The officials spoke Friday in Seattle at the second day of the Law Seminars International conference on “Buying and Selling Electric Power in the West.”

With its limited options for gas supplies, consumers in the Northwest pay a premium of close to $1/Mcf, according to TransCanada’s Leslie Ferron-Jones and Energy Action Northwest’s Ed Finklea. “Even if we hit all of our renewable targets for the short and longer term, natural gas is critical here,” said Ferron-Jones, who is based in Portland, OR, as is gas industry advocate, Finklea. “There is plenty of gas out there. We’re flush with gas worldwide.

“Producers are not laying down wells because they can’t get the money to drill, they are doing it because the price is too low and there’s too much gas on the market,” Ferron-Jones said. “There is a glut. Things can change very quickly, and ultimately there are a lot of resources in the ground, but a ton of resources in the world. It is a question of a what pace [rate of production] and at what price it comes out of the ground.”

Noting that on a proved basis, North America has about a six-year supply of natural gas, and on an unproven basis about 44 years, Ferron-Jones said worldwide on a proved and unproven basis there is about 80 years supply, assuming about a 1% annual demand increase. “There is quite a lot of the resource, it is just a question of what is the infrastructure that is going to tap into it.”

In the Northwest, where there has been a steady increase in the amount of gas used for electric generation in the past decade, the gas industry doesn’t want to be an alternative to renewables, it wants to be “married to renewables,” said Finklea, whose group last year was renamed from the Northwest Gas Association to Energy Action Northwest. “Wind with gas backup is the perfect marriage.”

The quick-start and stop capability of gas-fired generators make gas the “perfect partner” for wind, said Finklea, who is an unabashed advocate for at least one LNG receiving terminal in the region.
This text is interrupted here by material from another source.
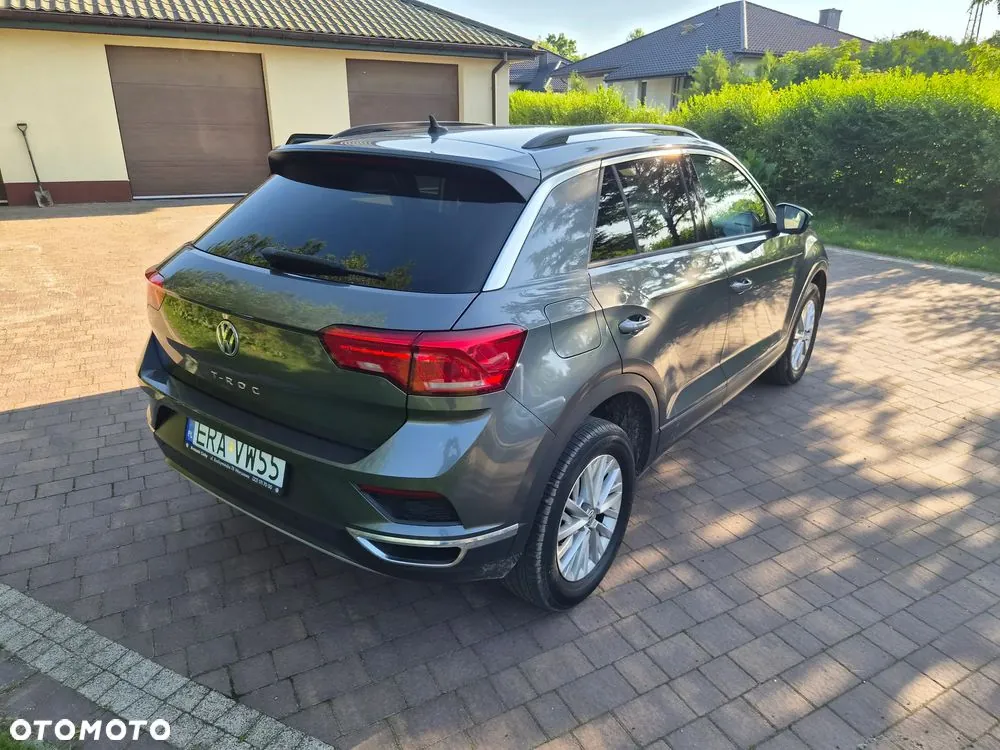 Volkswagen T-Roc 2019 photo 2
He was very pleased by the Federal Energy Regulatory Commission (FERC) action Thursday reaffirming its conditioned approval of the Bradwood Landing LNG project along the Columbia River in Oregon (see Daily GPI, Jan. 16).

LNG imports will help in the long-term the Northwest’s efforts at carbon mitigation and eliminating the competitive disadvantage the region now has by paying a premium for its gas supplies.